CKNW Editorial
for October 29, 2001

I received a call last week that truly disturbed me. You may remember the lady that asked, and I paraphrase, why we should we be worried about the rights of a few when thousands want to ignore them. I’m sure she is a very nice lady but I must say that this attitude appalls me.

The protection of rights isn’t a civics game … it’s not just some sort of structured debate at a college meeting of the Civil Rights Club. The protection of the rights of minorities, even minorities of one, is the essence of what we are and what we hope to be.

No, this is not going to be an editorial where I suggest we should be soft on terrorists. No one in their right mind would want that. It is, I hope, going to be a reminder of what happens when we forget our liberties.

Our forefathers, to the extent they came from Britain, France or the United States fought for their rights against enormous odds. It is the reason they had to fight so hard that ought to give us pause for reflection when any government wants to limit these rights. And the reason they had to fight so hard is for the very human reason that power never yields power without a struggle – often a God Awful struggle. When that happens it’s invariably because those who have been denied rights, win a bloody battle or suddenly find themselves, usually temporarily, in charge. What is also invariable is that when the oppressed are in power for any length of time they rue the fact that the power of the government was ever diminished and try to recapture that power. The struggle is a never ending one.

The history of France after the French Revolution is instructive. The minority who gained the rights in 1789, very soon denied all rights to those they deposed. Then came Napoleon as a dictator followed by a restoration of the Bourbons. The obtaining by the French of civil liberties occupied the end of the 18th century, all of the 19th and some of the 20th.

The American Revolution did not bring with it a Bill of Rights – that was an afterthought and, when made part of the first ten amendments to the Constitution of 1787, was hotly contested. At that, laws were passed protecting the president from criticism, sanctifying slavery and imprisoning Japanese Americans in World War II.

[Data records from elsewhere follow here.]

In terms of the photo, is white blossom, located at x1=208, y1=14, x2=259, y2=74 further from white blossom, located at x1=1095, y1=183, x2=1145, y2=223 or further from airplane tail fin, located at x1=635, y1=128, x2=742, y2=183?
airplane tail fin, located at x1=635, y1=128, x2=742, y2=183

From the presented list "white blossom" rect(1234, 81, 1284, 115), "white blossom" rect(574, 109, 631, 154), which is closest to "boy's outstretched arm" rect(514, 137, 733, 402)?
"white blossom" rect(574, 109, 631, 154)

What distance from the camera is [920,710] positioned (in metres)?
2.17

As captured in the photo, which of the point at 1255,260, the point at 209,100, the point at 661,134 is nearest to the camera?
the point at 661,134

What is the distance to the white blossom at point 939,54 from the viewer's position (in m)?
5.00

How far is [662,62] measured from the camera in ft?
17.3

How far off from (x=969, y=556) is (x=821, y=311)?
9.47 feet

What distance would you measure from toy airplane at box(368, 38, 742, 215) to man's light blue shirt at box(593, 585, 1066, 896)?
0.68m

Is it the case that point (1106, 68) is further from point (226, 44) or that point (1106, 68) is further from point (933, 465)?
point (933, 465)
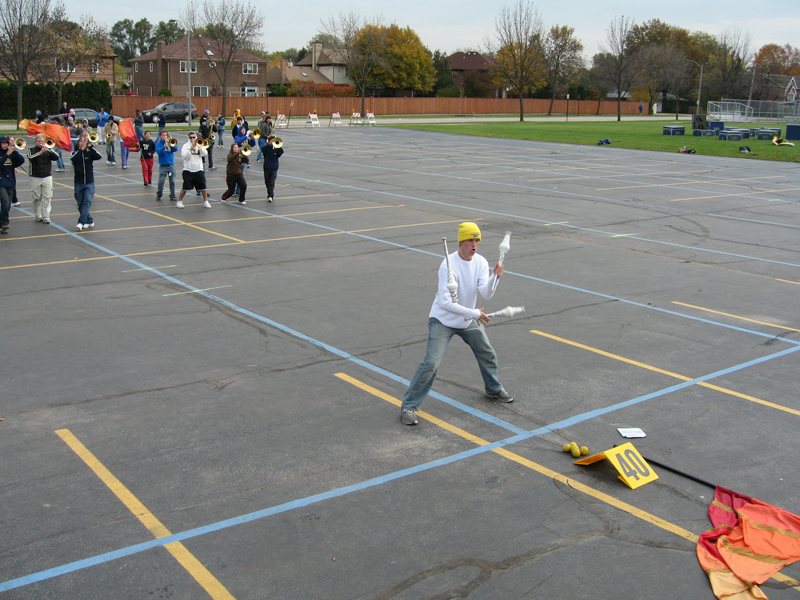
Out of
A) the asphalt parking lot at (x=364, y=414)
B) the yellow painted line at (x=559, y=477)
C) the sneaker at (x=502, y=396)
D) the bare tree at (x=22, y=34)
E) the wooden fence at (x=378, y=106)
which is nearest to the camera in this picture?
the asphalt parking lot at (x=364, y=414)

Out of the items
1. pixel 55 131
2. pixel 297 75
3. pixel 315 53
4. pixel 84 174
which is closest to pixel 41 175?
pixel 84 174

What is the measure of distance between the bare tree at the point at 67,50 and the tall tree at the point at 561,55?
5466 centimetres

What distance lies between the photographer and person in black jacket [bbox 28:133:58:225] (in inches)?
609

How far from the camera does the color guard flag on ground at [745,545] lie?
4559mm

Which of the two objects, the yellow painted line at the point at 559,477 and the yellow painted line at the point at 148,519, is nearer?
the yellow painted line at the point at 148,519

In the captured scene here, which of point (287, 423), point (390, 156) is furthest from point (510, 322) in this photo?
point (390, 156)

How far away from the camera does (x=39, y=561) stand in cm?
459

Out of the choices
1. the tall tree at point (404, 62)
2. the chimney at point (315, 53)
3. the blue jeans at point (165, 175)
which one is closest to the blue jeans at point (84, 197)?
the blue jeans at point (165, 175)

Canada, carrying with it Britain’s Magna Carta and other documents and traditions, also managed to deprive citizens of Japanese origin of their freedom and possessions until four years after the Second World War ended. And has been mentioned over the past few days, Pierre Trudeau jailed nearly 800 innocent people because the Quebec Provincial Police and the RCMP were unable to handle two high profile kidnappings, one which became a murder using the War Measures Act … which Vancouver’s Mayor Tom Campbell wanted to use to jail hippies.

My point is that power does indeed corrupt.

As Canadians we like to forget our lapses and consider ourselves pretty decent people. Yet it took nearly 50 years for our government to apologize to Japanese-Canadians and the compensation they received was trivial considering what was taken from them, sold at 10 cents on the dollar with the proceeds used to keep them in prison camps. As late as 1949 these citizens weren’t allowed to return to their homes and the government tried to deport many of them to Japan, a country they had never seen.

We like to look at what’s happened in other lands as if it can’t happen here. Those who think that way ought to read Sinclair Lewis’ classic called It Can’t Happen Here.

Germany is a highly civilized country with an unmatched contribution to western culture yet Adolf Hitler was voted into power after having laid before the public in his best seller Mein Kampf just what he intended to do. The public that elected him may not have been able to foresee the Holocaust from Hitler’s utterances and writings but they had to see that Jews were going to be dealt with harshly … yet they thronged to the polls to elect him and went by the hundreds of thousands to cheer him wildly as he ranted and raved at Nazi rallies.

We have in this country what might best be called an authoritarian democracy, much like they have in Turkey. On paper, the prime minister is simply first amongst equals – in practice the only thing that circumscribes his absolute dictatorship is the custom of holding periodic elections. Yet he wants what even his staunchest supporters know could be terrible powers if exercised wrongly. And who could exercise them wrongly? The police, of course. And who runs the national police force? An independent commissioner? An arms length director? No siree – the prime minister runs the police force.

Let me put to you this test – if Mr Chretien’s government or any other Liberal government for that matter, were to abuse the powers given under terrorist legislation, do you suppose there would be a peep out of any of our BC Liberal MPs, much less a demand he resign? Do you honestly think that Hedy Fry would complain? Or that Sophie Leung would bite the hand that has so handsomely rewarded her? Or that Stephen Owen, now almost rehabilitated from the crash he took when he criticized Chretien’s poodle of an Ethics commissioner, would make a peep … now that he’s about to become a cabinet minister and get his "honolurable"?

It’s for the foregoing reasons that I allow myself the luxury of caring about anti-terrorist legislation even in these times. Am I so wrong to have learned the lessons I have, not just from the history I have read, but that which I’ve lived through?

As I said a week ago, with a tightening of definitions as suggested by the general counsel to the Canadian Civil Liberties Association and a sunset clause, my fears wouldn’t evaporate but I would have to withdraw my objections.

Right now an absolute dictator is asking for extraordinary police powers with the request that we trust him … and I simply ask, why should we?